Source passage =>
--- START ---
Nicolò Cesa-Bianchi (/it/) is an Italian computer scientist and Professor of Computer Science at the Department of Computer Science of the University of Milan.

He is a researcher in the field of machine learning, and co-author of the books "Prediction, Learning, and Games" with Gabor Lugosi and "Regret analysis of stochastic and nonstochastic multi-armed bandit problems" with Sébastien Bubeck

== Education and career==
Cesa-Bianchi graduated in Computer Science from the University of Milan in 1988 where he received a PhD in Computer Science in 1993 supervised by Alberto Bertoni. During his PhD, he visited UC Santa Cruz where he worked with Manfred Warmuth and David Haussler. He did his postdoctoral studies at Graz University of Technology under the supervision of Wolfgang Maass.
--- END ---
What this exercise asks =>
[1] In one to three sentences, explain why the biography of Nicolò Cesa-Bianchi mentions Graz University of Technology.
[2] According to the biography of Nicolò Cesa-Bianchi, in what year did he receive his PhD in Computer Science?
[3] Write the next part of the biography of Nicolò Cesa-Bianchi, picking up after its last sentence.
The rows below the text come from a separate source.

Data shown =>
--- START ---
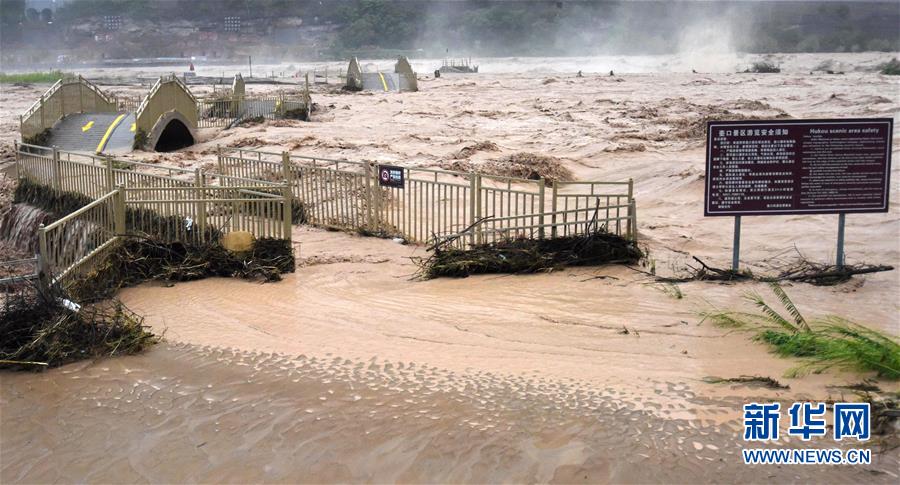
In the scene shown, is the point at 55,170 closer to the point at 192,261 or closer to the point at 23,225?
the point at 23,225

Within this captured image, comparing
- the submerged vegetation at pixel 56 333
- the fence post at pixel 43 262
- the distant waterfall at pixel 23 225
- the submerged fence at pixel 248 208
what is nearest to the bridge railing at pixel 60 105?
the submerged fence at pixel 248 208

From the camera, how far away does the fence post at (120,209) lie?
38.2ft

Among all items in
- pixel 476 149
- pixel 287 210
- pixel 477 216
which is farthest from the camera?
pixel 476 149

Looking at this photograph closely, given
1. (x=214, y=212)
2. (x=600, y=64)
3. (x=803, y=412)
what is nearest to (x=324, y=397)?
Answer: (x=803, y=412)

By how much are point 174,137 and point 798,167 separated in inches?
819

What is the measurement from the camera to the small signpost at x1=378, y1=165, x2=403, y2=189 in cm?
1434

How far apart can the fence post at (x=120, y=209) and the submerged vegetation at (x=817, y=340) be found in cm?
734

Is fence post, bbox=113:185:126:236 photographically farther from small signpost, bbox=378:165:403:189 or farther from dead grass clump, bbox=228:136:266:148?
dead grass clump, bbox=228:136:266:148

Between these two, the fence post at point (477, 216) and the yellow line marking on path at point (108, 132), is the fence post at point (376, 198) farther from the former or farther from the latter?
the yellow line marking on path at point (108, 132)

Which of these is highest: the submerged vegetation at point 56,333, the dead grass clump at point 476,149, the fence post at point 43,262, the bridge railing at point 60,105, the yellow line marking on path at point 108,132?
the bridge railing at point 60,105

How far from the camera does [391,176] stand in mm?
14484

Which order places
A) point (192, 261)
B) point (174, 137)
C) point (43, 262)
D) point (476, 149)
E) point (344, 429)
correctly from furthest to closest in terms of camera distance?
1. point (174, 137)
2. point (476, 149)
3. point (192, 261)
4. point (43, 262)
5. point (344, 429)

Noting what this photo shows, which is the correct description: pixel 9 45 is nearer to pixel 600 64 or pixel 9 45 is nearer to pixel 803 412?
pixel 600 64

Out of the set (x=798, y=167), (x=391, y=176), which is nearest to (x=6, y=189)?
(x=391, y=176)
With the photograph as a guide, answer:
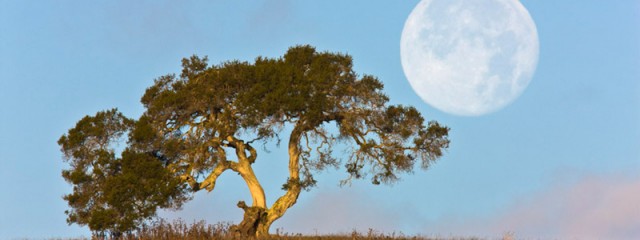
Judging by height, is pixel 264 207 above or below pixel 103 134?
below

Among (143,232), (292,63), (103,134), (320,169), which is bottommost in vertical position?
(143,232)

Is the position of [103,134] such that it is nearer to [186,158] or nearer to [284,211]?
[186,158]

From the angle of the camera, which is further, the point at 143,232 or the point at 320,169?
the point at 320,169

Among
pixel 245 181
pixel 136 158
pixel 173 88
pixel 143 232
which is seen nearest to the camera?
pixel 143 232

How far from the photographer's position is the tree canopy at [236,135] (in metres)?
31.6

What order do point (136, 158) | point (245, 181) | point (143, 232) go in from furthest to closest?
1. point (245, 181)
2. point (136, 158)
3. point (143, 232)

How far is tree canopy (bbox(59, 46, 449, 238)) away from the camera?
31609 mm

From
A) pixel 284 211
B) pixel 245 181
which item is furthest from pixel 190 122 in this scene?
pixel 284 211

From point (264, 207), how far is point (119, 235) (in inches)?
271

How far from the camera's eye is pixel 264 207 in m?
33.9

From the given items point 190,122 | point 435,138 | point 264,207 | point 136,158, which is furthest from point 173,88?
point 435,138

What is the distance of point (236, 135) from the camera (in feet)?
109

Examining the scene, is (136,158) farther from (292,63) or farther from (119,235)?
(292,63)

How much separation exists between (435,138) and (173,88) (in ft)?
45.8
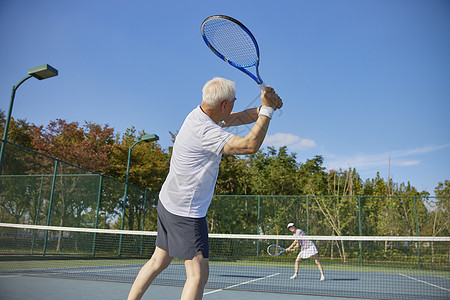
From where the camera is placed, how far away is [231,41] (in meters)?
3.15

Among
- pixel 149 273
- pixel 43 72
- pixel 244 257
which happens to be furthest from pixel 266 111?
pixel 244 257

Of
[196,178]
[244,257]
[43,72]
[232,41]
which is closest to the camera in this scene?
[196,178]

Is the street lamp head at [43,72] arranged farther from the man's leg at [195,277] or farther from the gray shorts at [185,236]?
the man's leg at [195,277]

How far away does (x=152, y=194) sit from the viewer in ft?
49.2

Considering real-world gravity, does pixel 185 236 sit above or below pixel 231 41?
below

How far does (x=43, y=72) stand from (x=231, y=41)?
5.84 metres

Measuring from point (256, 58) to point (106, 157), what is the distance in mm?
14867

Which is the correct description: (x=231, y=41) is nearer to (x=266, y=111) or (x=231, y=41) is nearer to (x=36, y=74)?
(x=266, y=111)

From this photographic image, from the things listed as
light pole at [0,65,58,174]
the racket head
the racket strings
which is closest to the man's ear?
the racket head

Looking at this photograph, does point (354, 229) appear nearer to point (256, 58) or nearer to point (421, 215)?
point (421, 215)

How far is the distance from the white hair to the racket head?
0.73 meters

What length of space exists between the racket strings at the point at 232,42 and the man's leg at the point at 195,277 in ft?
5.92

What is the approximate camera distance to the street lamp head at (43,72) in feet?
24.4

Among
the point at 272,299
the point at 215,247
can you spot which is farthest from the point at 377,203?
the point at 272,299
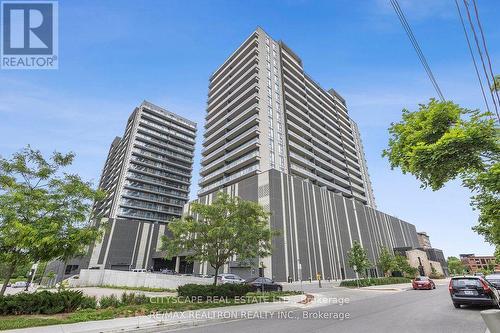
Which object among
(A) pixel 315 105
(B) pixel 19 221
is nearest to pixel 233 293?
(B) pixel 19 221

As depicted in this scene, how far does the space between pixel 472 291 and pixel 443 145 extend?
31.2ft

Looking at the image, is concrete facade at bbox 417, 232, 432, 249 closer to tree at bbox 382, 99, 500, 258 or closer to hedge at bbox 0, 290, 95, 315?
tree at bbox 382, 99, 500, 258

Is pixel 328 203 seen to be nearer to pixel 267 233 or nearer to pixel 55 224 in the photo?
pixel 267 233

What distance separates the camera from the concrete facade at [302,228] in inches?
1721

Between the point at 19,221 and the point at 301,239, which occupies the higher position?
the point at 301,239

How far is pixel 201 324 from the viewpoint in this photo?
37.2 ft

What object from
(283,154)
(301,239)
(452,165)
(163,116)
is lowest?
(452,165)

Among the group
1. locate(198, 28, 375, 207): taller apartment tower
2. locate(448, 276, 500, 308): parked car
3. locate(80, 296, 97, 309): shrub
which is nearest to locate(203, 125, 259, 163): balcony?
locate(198, 28, 375, 207): taller apartment tower

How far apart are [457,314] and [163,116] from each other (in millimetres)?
95766

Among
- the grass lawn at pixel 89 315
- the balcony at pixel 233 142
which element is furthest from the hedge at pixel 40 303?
the balcony at pixel 233 142

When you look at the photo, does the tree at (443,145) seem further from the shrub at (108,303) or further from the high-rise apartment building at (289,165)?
the high-rise apartment building at (289,165)

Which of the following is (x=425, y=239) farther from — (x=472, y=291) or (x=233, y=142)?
(x=472, y=291)

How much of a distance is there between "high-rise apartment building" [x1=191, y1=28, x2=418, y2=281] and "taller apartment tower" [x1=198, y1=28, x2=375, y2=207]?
25 cm

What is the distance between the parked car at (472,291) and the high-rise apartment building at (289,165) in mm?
27698
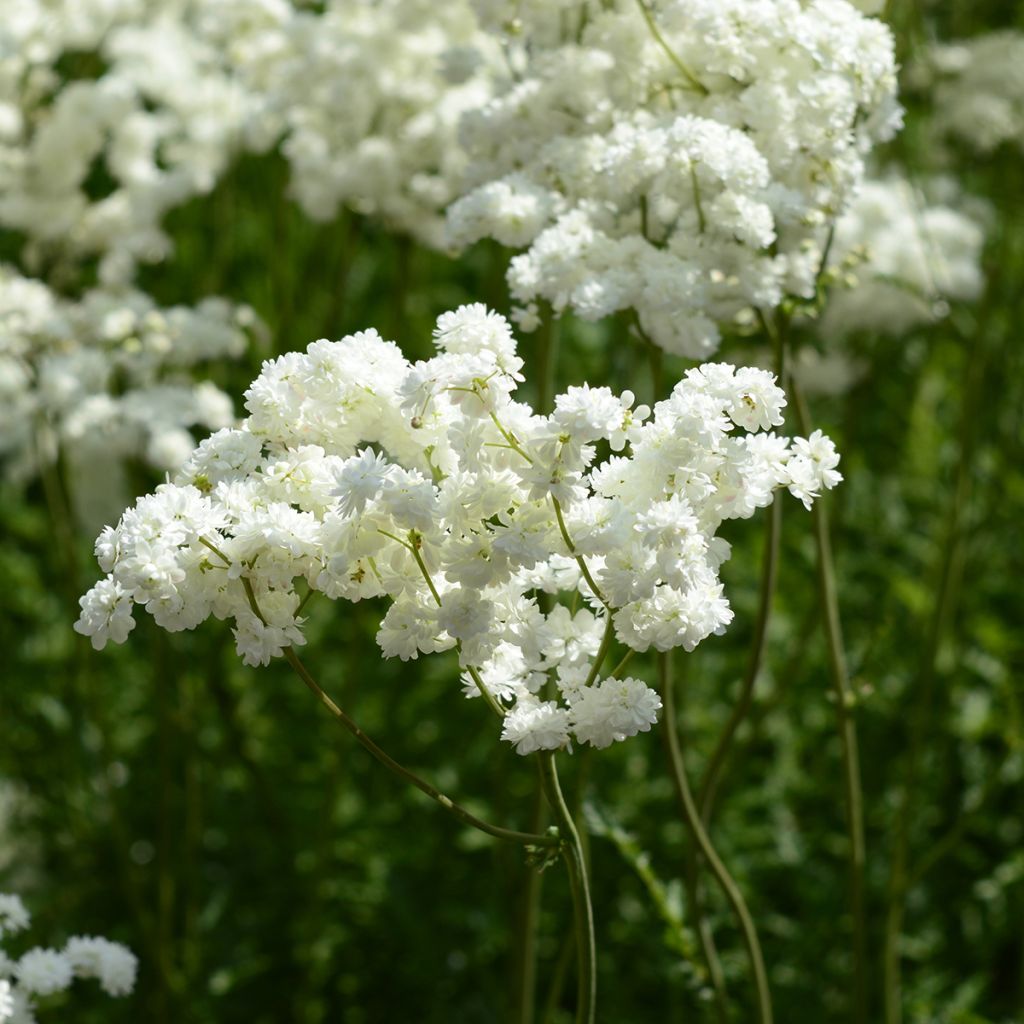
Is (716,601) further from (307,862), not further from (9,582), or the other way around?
(9,582)

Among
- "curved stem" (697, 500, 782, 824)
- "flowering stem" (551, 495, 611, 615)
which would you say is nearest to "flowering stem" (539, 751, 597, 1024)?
"flowering stem" (551, 495, 611, 615)

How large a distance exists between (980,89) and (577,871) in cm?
414

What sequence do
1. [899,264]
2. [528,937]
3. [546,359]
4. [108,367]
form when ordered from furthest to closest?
[899,264] → [108,367] → [546,359] → [528,937]

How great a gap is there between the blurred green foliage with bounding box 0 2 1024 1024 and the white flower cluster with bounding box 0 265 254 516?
338mm

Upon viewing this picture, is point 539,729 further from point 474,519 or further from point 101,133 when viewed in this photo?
point 101,133

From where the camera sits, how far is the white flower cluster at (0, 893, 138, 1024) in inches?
95.6

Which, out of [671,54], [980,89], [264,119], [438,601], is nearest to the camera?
[438,601]

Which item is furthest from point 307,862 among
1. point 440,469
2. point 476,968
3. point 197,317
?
point 440,469

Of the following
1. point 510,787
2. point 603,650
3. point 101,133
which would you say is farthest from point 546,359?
point 101,133

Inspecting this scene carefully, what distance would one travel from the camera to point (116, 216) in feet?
15.0

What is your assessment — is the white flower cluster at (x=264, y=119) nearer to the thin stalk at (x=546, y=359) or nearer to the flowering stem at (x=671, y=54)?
the thin stalk at (x=546, y=359)

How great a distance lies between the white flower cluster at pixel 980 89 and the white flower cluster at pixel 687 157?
6.93ft

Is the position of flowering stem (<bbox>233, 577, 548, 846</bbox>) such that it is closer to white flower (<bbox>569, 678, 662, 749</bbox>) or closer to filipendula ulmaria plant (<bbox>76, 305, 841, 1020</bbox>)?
filipendula ulmaria plant (<bbox>76, 305, 841, 1020</bbox>)

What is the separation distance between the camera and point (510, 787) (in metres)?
4.93
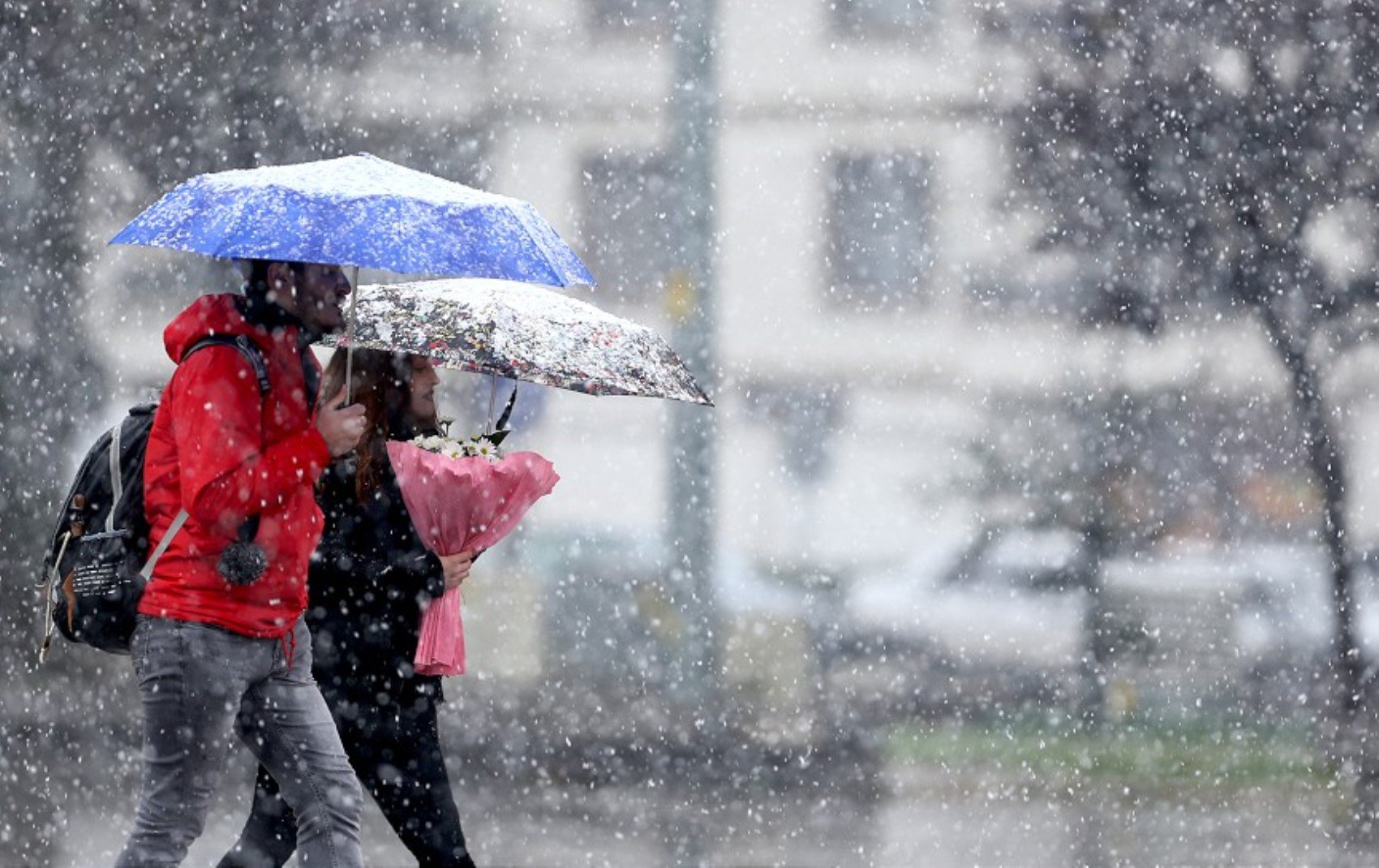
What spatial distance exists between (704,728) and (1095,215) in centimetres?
371

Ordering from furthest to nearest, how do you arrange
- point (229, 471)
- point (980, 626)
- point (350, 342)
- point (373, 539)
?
point (980, 626) < point (373, 539) < point (350, 342) < point (229, 471)

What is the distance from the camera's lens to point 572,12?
1698cm

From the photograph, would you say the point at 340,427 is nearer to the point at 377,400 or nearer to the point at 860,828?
the point at 377,400

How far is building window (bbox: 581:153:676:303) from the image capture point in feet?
55.5

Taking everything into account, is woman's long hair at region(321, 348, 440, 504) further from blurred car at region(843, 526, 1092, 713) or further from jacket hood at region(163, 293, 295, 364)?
blurred car at region(843, 526, 1092, 713)

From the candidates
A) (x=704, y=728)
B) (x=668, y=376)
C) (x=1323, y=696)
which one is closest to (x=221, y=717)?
(x=668, y=376)

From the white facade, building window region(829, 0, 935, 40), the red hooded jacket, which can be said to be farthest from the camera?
building window region(829, 0, 935, 40)

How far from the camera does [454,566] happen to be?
4.78 metres

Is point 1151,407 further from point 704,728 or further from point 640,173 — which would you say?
point 640,173

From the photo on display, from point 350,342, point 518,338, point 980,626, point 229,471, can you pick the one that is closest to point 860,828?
point 518,338

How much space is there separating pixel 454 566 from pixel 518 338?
0.56m

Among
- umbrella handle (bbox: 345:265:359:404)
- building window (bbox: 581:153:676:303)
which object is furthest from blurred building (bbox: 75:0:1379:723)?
umbrella handle (bbox: 345:265:359:404)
--- END ---
Response list =>
[1] Graz University of Technology is where Cesa-Bianchi did his postdoctoral studies, under the supervision of Wolfgang Maass.

[2] 1993

[3]
== Research ==
His research contributions focus on the following areas:
- design and analysis of machine learning algorithms, especially in online machine learning
- algorithms for multi-armed bandit problems, with applications to recommender systems and online auctions
- graph analytics, with applications to social networks and bioinformatics
== Awards and honors ==
Cesa-Bianchi received a Google Research Award in 2010, a Xerox University Affairs Committee Award in 2011, a Criteo Faculty Award in 2017, a Google Faculty Award in 2018, and a IBM Academic Award in 2021.
Since 2023 he is corresponding member of the Accademia dei Lincei.